Kosher Delights

Law School alumna Dawn LaRochelle left her law practice to become a caterer and restaurateur.

Too many cooks  in the kitchen? Not for LaRochelle and her staff, who are preparing citrus-marinated grilled mojo chicken with apple-raisin chutney for a wedding banquet.
LaRochelle provides a feast for the eyes, as well.

Last summer, Dawn LaRochelle, J.D. ’96, catered a 250-guest Jewish wedding in the Berkshires of western Massachusetts. The bride, the daughter of a Reform rabbi, was a vegetarian and many of the groom’s ultra-Orthodox family kept strictly kosher. “When the bride said she wanted an all-dairy wedding, my heart sank,” says LaRochelle, owner of Bete’ Avon!, the only kosher caterer in the region. “Most seriously observant Jews don’t consider it a celebration unless there is some sort of meat.”

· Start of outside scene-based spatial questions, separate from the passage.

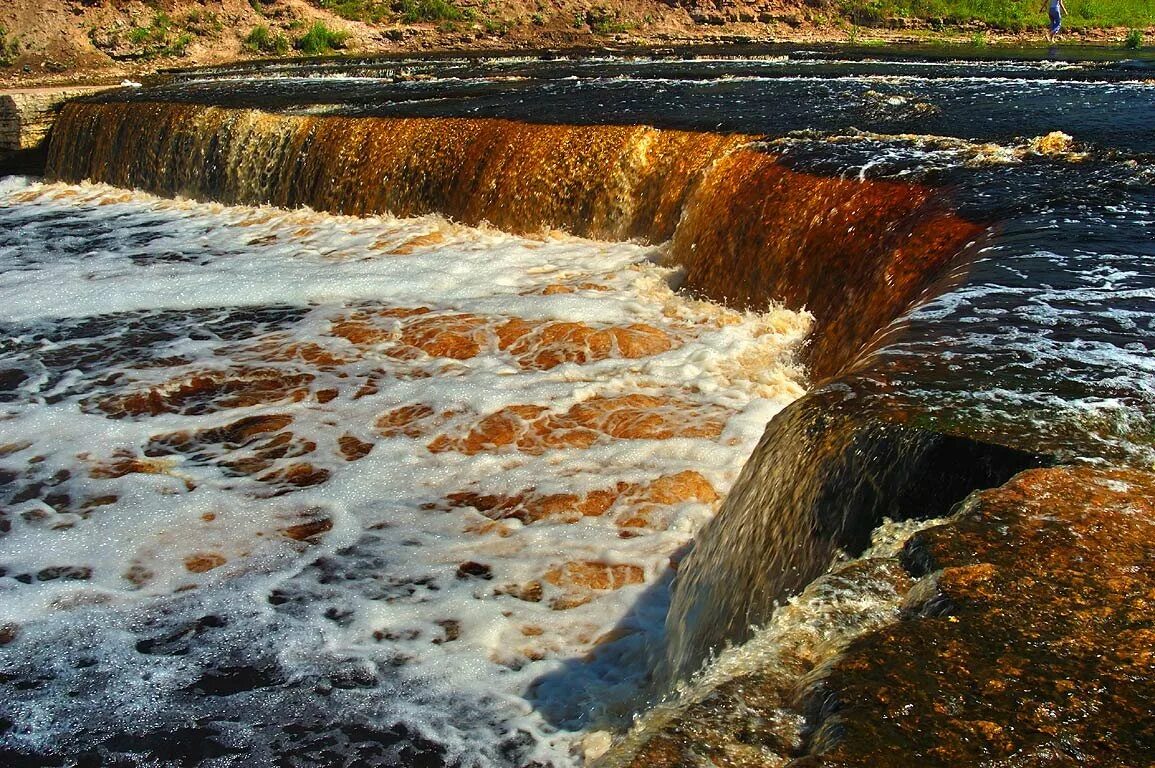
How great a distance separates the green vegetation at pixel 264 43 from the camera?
23703mm

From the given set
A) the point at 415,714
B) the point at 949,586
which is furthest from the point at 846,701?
the point at 415,714

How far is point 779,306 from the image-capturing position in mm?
6535

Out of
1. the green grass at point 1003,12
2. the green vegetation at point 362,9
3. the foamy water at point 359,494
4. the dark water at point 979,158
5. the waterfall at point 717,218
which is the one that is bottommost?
the foamy water at point 359,494

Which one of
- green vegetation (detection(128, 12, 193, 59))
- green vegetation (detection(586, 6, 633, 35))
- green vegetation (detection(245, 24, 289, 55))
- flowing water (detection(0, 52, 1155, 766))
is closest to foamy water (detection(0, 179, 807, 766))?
flowing water (detection(0, 52, 1155, 766))

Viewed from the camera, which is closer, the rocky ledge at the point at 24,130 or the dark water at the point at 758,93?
the dark water at the point at 758,93

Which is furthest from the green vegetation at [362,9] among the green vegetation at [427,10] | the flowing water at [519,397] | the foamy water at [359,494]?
the foamy water at [359,494]

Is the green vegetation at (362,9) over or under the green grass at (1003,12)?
under

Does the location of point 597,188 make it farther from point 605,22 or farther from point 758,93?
point 605,22

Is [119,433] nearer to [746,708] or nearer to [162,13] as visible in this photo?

LaRochelle, who is Jewish and keeps “nominally kosher” at home, founded Bete’ Avon! (Hebrew for bon appetit; http://beteavonkoshercatering.com) in 2007 to serve a niche market: a substantial local Jewish population, including summering New Yorkers, that wants to keep kosher despite the lack of Orthodox stores, restaurants, or synagogues nearby. (She also runs the nonkosher Apogee Catering and Perigee, a restaurant in South Lee.)

After five fairly uninspiring years practicing law in Manhattan, she and her husband, Dennis LaRochelle, J.D. ’96, moved to the Berkshires right after 9/11. When the kosher-catering idea hit, she was 36, had three little boys, and had never cooked professionally. She had been her family’s chef growing up, however, and wined and dined classmates in Cambridge, co-founding the Harvard Law School Food and Wine Society. “Despite a lack of knife skills,” she says, “I can make anything taste and look fantastic.”

Annual sales of kosher food in the United States are about $14 billion; most of the consumers are not Jewish, but Muslims, Seventh-day Adventists, vegetarians, those with lactose or gluten intolerance, and health-conscious people who believe kosher food is of higher quality because it is more heavily vetted. Beyond the familiar rules--“No pork or shellfish,” “No meat and dairy served together”--kashrut laws can be complicated, and not just in reference to what parts of which animals to eat, who does the butchering, and when and how. Grape products made by non-Jews are prohibited, for example, including baking powders that contain cream of tartar, a by-product of winemaking. “But any cuisine in the world can be prepared under kosher law,” LaRochelle avers, and with the right ingredients.

Last summer’s client eventually decided that every dairy item at the wedding had to pass an even stricter measure of kashrut--cholov Yisroel--followed by about 1 percent of Jews. “It means that at certain parts of the processing of the dairy products, only an observant Jew was involved,” says LaRochelle. “The products are very hard to find and very expensive--and the bride wanted a lot of different cheeses.” So LaRochelle drove for hours through traffic and summer heat to the Orthodox Jewish community of Crown Heights, Brooklyn, to the only qualified store whose cheese met her own standards for taste. She also had to acquire new wedding china, “because people who keep cholov refuse to eat off kosher china that is not also cholov.

At 5 a.m. on the wedding day, the mashigiah, who certifies that Bete’ Avon!’s events are kosher, had to “kashify” the large outdoor kitchens with industrial-strength blowtorches because the site’s generators had been down Friday and he could not work on Shabbat. (Typically, this entails running ovens at top heat for an hour, shutting them off, and leaving them closed all night.) In the end, the feast—including lemon truffle lollipops, zucchini ribbon rolls, pomegranate-honey glazed salmon, and summer vegetable and feta turnoverswas enjoyed by all. Clients “won’t get borscht, chicken soup, or gefilte fish from me, although I love these foods and do them very well,” LaRochelle declares. “They’ll get Delmonico steaks with roasted fresh figs and sherry parsley sauce--and they won’t even notice it’s all kosher!”